WebGen-Agent outperforms OpenHands, Aider, and Bolt.diy across various proprietary and open-source models.

Step-GRPO gains for small models (under the WebGen-Agent pipeline):

Model Accuracy (%) Appearance Score
Qwen2.5-Coder-7B-Inst. (Base) 12.4 1.6
+ SFT 38.9 3.4
+ Step-GRPO 45.4 3.7

Ablation Study

Incremental ablation of the workflow (using DeepSeek-V3):

Configuration Accuracy (%) Appearance Score
Execution-only 45.9 3.0
+ Screenshot 46.6 3.6
+ GUI-agent 49.9 3.4
+ Backtrack 51.2 3.7
+ Select-best (Full) 52.6 3.8

Key Findings

  • GUI agent testing is the primary driver for functional gain (+3.3% accuracy), while screenshot feedback drives appearance gains (3.0 \(\rightarrow\) 3.6).
  • Backtrack + Select-best are essential stabilizers: They mitigate the "side effects" where functional fixes might degrade appearance.
  • Immediate rewards outperform cumulative rewards: Step-GRPO with immediate rewards (45.4%) significantly outperforms the cumulative advantage version (38.7%) and standard outcome GRPO (42.5%).
  • Small-scale data is sufficient: 500 instructions over 1 epoch provided the best results, as the feedback signals are highly dense and reliable.

Highlights & Insights

  • Repurposing "Evaluators" as "Rewarders": Scores generated for feedback in the workflow are reused directly as dense process rewards for RL—this dual-use of visual signals is highly efficient.
  • Using small VLMs as "Eyes" for coding LLMs: Decoupling vision and coding allows cheaper VLMs to handle visual judgment while stronger LLMs focus on code generation.
  • Behavioral Verification: Authenticating functionality via a GUI agent "clicking through" is more robust than static checking and transferable to other interactive media (apps, games).
  • Immediate Step-level Rewards: This approach offers a reproducible solution for the common problem of "iterative regression" in generative tasks.

Limitations & Future Work

  • Focuses exclusively on page-level, single-page aesthetics; multi-page consistency remains an open problem.
  • The workflow relies on a heavy environment (services, screenshots, GUI agent), leading to high inference cost and latency.
  • Reward upper bounds are constrained by the quality of the judge models (VLM/GUI agent); reward hacking remains a potential risk.
  • vs.
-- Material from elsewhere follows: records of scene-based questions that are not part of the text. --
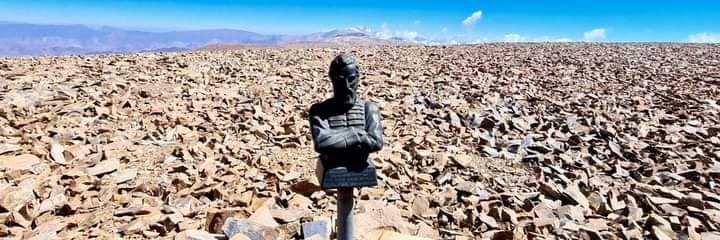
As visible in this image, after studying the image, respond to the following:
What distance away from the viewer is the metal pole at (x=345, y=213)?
9.49 feet

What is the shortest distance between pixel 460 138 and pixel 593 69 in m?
8.00

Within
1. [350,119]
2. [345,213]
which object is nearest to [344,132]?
[350,119]

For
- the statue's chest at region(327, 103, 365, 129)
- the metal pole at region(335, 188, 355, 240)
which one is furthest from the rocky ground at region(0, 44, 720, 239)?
the statue's chest at region(327, 103, 365, 129)

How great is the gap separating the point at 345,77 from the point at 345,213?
2.95 ft

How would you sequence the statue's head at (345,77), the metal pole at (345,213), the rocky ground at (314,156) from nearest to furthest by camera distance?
1. the statue's head at (345,77)
2. the metal pole at (345,213)
3. the rocky ground at (314,156)

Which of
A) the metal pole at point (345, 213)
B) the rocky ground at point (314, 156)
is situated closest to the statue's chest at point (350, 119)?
the metal pole at point (345, 213)

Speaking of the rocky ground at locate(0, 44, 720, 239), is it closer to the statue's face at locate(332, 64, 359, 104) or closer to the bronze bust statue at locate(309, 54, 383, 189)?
the bronze bust statue at locate(309, 54, 383, 189)

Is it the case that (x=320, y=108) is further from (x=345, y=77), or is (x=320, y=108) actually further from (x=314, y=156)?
(x=314, y=156)

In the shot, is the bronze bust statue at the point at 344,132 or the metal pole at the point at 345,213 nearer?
the bronze bust statue at the point at 344,132

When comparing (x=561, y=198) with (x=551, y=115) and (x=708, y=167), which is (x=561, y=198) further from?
(x=551, y=115)

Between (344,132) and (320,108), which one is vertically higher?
(320,108)

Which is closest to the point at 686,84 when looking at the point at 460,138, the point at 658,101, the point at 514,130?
the point at 658,101

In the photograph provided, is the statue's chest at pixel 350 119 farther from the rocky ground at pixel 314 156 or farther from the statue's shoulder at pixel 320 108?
the rocky ground at pixel 314 156

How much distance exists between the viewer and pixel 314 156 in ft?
18.8
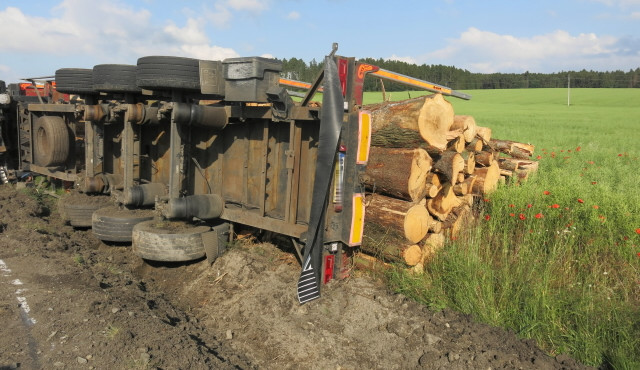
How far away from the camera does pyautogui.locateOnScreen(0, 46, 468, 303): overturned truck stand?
488 centimetres

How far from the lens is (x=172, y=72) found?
19.8 feet

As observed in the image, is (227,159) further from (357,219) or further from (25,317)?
(25,317)

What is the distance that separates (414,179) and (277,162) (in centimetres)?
158

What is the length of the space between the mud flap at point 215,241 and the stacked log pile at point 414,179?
189 cm

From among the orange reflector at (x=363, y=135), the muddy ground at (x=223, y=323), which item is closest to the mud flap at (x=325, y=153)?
the orange reflector at (x=363, y=135)

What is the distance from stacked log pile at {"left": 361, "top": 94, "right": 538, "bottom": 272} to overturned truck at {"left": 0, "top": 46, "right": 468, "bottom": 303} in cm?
49

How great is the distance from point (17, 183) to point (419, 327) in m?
10.3

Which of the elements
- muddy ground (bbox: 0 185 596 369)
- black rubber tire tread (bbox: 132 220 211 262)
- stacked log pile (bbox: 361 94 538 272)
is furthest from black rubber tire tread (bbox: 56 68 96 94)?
stacked log pile (bbox: 361 94 538 272)

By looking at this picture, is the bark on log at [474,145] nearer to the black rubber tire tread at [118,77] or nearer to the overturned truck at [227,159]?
the overturned truck at [227,159]

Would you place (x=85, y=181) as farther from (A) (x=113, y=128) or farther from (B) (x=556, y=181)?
(B) (x=556, y=181)

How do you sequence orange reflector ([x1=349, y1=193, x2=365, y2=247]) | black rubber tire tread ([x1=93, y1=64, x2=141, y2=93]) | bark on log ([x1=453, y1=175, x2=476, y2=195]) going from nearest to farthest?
orange reflector ([x1=349, y1=193, x2=365, y2=247]), bark on log ([x1=453, y1=175, x2=476, y2=195]), black rubber tire tread ([x1=93, y1=64, x2=141, y2=93])

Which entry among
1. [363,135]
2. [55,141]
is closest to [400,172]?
[363,135]

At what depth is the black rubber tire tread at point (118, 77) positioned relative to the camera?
7.27 m

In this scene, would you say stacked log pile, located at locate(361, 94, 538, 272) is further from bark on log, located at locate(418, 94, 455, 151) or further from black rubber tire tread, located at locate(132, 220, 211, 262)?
black rubber tire tread, located at locate(132, 220, 211, 262)
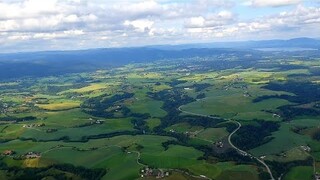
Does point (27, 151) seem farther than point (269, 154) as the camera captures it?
Yes

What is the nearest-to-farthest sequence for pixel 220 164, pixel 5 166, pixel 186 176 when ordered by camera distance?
pixel 186 176
pixel 220 164
pixel 5 166

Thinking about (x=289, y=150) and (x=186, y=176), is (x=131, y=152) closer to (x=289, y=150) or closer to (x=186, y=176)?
(x=186, y=176)

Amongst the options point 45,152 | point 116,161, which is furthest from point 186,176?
point 45,152

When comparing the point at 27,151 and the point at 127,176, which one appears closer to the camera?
the point at 127,176

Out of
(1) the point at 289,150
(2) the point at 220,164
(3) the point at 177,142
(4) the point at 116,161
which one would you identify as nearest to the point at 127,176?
(4) the point at 116,161

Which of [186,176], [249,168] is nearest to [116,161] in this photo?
[186,176]

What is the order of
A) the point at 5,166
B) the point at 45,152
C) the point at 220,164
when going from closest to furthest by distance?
1. the point at 220,164
2. the point at 5,166
3. the point at 45,152

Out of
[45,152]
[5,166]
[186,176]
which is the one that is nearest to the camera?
[186,176]

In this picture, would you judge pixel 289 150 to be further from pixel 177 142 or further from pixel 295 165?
pixel 177 142
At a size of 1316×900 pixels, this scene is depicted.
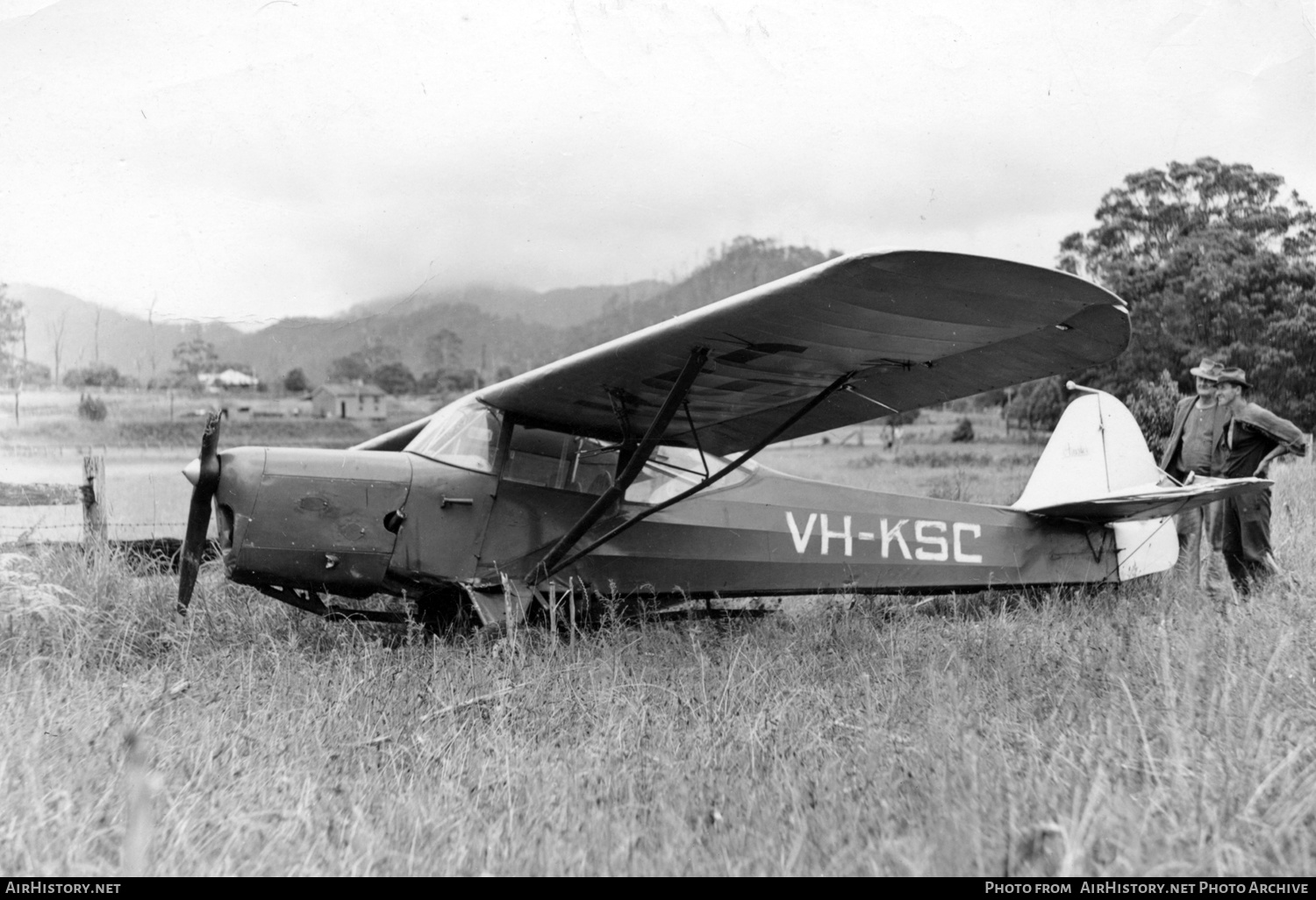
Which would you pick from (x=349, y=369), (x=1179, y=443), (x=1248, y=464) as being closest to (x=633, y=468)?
(x=1248, y=464)

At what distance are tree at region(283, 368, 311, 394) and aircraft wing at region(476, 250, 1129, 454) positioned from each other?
73.2ft

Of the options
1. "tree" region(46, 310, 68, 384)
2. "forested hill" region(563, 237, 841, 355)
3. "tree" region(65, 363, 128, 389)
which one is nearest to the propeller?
"tree" region(46, 310, 68, 384)

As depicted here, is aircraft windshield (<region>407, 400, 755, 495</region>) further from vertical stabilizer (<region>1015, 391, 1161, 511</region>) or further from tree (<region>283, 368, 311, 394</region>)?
tree (<region>283, 368, 311, 394</region>)

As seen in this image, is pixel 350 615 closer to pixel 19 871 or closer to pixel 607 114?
pixel 19 871

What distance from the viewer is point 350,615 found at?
19.1ft

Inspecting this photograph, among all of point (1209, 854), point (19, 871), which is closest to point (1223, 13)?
point (1209, 854)

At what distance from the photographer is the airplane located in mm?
4016

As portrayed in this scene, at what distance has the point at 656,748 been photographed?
3.41 meters

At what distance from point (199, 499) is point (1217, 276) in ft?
49.8

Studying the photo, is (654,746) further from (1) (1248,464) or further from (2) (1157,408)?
(2) (1157,408)

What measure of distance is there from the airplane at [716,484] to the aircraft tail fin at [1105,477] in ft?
0.07

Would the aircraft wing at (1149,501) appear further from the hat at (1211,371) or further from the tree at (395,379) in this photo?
the tree at (395,379)

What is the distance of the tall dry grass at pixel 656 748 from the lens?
7.52 ft
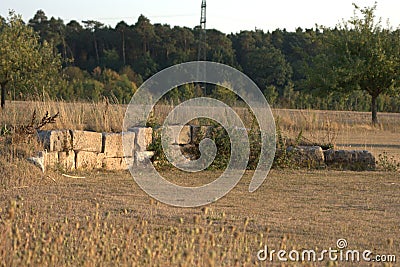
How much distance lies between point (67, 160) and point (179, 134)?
2.66 meters

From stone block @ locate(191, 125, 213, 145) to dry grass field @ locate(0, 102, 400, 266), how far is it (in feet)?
4.58

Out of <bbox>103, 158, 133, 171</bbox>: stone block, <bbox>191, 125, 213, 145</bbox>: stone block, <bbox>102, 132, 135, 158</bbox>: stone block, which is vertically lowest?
<bbox>103, 158, 133, 171</bbox>: stone block

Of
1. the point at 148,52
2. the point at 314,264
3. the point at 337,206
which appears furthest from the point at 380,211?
the point at 148,52

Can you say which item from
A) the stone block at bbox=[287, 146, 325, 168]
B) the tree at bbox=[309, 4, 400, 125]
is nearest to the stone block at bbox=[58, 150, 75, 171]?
the stone block at bbox=[287, 146, 325, 168]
Bolt.diy: While Bolt.diy relies solely on execution feedback, WebGen-Agent introduces visual/interaction feedback and selection mechanisms, significantly outperforming it across all model scales.
  • vs. OpenHands/Aider: These general code agents rely on execution-layer feedback; WebGen-Agent’s specialized signals for visual-intensive tasks lead to superior performance on WebGen-Bench.
  • vs. Standard GRPO: The transition from trajectory-level outcome rewards to step-level immediate rewards proves more effective for tasks where process quality is immediately evaluable.

Rating

  • Novelty: ⭐⭐⭐⭐ Reusing feedback signals as rewards is elegant, though built on GRPO frameworks.
  • Experimental Thoroughness: ⭐⭐⭐⭐⭐ Comprehensive evaluation across 7 proprietary and multiple open-source models with solid ablations.
  • Writing Quality: ⭐⭐⭐⭐ Clear motivation and methodology; formal definitions of feedback structures are well-presented.
  • Value: ⭐⭐⭐⭐⭐ Highly practical paradigm for interactive product generation, offering a clear path for enhancing small models.